Novadip Biosciences SA, a clinical stage company developing treatments to regenerate impaired tissue in patients with significant unmet medical needs, today announced the appointment of Judy Ashworth, MD, as Chief Medical Officer of the Company. Dr Ashworth brings deep experience and strong managerial skills in drug development and operations.

“We are pleased to welcome Dr Judy Ashworth to our executive management team,” said Denis Dufrane, MD, PhD, Chief Executive Officer of Novadip. “Dr Ashworth has a tremendous amount of experience in clinical development. She will help guide and accelerate our clinical development program, including our upcoming Type C meeting with FDA to discuss the next development step for one of our lead assets, NVD-003.”
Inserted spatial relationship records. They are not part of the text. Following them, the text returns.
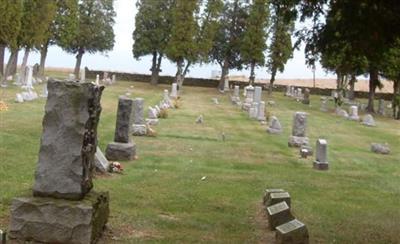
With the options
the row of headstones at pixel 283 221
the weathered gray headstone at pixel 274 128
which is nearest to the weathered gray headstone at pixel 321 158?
the row of headstones at pixel 283 221

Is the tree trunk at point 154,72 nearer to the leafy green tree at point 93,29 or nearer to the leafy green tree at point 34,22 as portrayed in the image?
the leafy green tree at point 93,29

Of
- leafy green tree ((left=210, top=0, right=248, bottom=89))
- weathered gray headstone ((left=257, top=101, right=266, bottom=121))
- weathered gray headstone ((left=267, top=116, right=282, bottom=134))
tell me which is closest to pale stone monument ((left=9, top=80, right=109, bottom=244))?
weathered gray headstone ((left=267, top=116, right=282, bottom=134))

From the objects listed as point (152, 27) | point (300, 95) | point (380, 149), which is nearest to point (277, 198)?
point (380, 149)

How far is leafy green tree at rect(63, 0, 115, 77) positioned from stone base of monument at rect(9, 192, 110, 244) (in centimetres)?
5480

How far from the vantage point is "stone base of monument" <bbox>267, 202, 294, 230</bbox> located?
30.8 feet

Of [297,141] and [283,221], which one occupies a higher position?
[297,141]

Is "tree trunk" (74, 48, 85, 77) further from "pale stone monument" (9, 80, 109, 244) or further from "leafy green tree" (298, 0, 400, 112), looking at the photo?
"pale stone monument" (9, 80, 109, 244)

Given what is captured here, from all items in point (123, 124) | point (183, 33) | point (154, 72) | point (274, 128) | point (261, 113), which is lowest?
point (274, 128)

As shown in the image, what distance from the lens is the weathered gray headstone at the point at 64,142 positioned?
7.67 m

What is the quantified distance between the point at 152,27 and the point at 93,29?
690cm

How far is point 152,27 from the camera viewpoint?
60.8 m

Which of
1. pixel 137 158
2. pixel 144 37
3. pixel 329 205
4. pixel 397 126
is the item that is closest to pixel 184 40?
pixel 144 37

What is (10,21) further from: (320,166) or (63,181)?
(63,181)

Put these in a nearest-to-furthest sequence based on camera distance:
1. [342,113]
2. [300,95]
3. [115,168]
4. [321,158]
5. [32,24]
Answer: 1. [115,168]
2. [321,158]
3. [342,113]
4. [32,24]
5. [300,95]
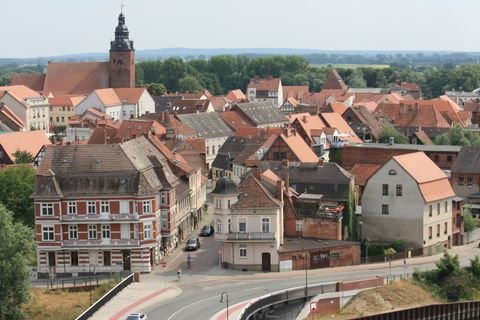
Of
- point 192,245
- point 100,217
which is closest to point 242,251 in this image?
point 192,245

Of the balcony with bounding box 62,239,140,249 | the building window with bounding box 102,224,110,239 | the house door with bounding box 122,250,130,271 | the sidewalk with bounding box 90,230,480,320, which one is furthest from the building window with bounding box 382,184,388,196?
the building window with bounding box 102,224,110,239

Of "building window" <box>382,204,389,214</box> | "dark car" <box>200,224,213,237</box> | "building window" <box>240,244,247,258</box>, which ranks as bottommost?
"dark car" <box>200,224,213,237</box>

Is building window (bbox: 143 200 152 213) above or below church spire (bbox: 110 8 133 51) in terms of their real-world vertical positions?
below

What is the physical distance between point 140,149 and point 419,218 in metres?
22.3

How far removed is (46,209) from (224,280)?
13.8 meters

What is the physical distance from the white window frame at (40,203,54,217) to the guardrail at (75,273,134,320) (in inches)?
308

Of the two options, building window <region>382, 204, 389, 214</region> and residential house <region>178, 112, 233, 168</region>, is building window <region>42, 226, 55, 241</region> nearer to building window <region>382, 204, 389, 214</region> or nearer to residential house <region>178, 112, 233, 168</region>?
building window <region>382, 204, 389, 214</region>

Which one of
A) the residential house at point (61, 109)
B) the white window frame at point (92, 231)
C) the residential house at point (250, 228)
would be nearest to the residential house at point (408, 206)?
the residential house at point (250, 228)

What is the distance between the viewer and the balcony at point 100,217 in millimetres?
68375

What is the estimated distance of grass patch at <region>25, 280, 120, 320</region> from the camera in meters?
59.8

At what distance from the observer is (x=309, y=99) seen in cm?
19488

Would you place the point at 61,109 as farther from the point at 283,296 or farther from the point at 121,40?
the point at 283,296

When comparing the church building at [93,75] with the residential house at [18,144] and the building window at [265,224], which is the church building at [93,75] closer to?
the residential house at [18,144]

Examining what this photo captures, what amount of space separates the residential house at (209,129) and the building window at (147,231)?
50.8 metres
Dr Ashworth is currently Senior Vice President at Pinney Associates, Inc., where she supports clients’ clinical development programs across a range of indications. Dr Ashworth also serves as the Chief Medical Officer for Harm Reduction Therapeutics, a nonprofit pharmaceutical company developing a low-cost naloxone available product for the OTC market to reduce opioid overdose deaths. Dr Ashworth received her bachelor’s degree in Biology from the University of California Santa Barbara and her medical degree from the University of California Los Angeles.

“I am elated to join the Novadip team to help advance the clinical development of Novadip’s tissue regeneration product pipeline,” said Dr Ashworth, MD, Chief Medical Officer of Novadip. “The data and patient outcomes generated to date from both clinical studies and compassionate use truly demonstrate the potential clinical utility of this technology for patients with critical size bone defects and non-healing fractures.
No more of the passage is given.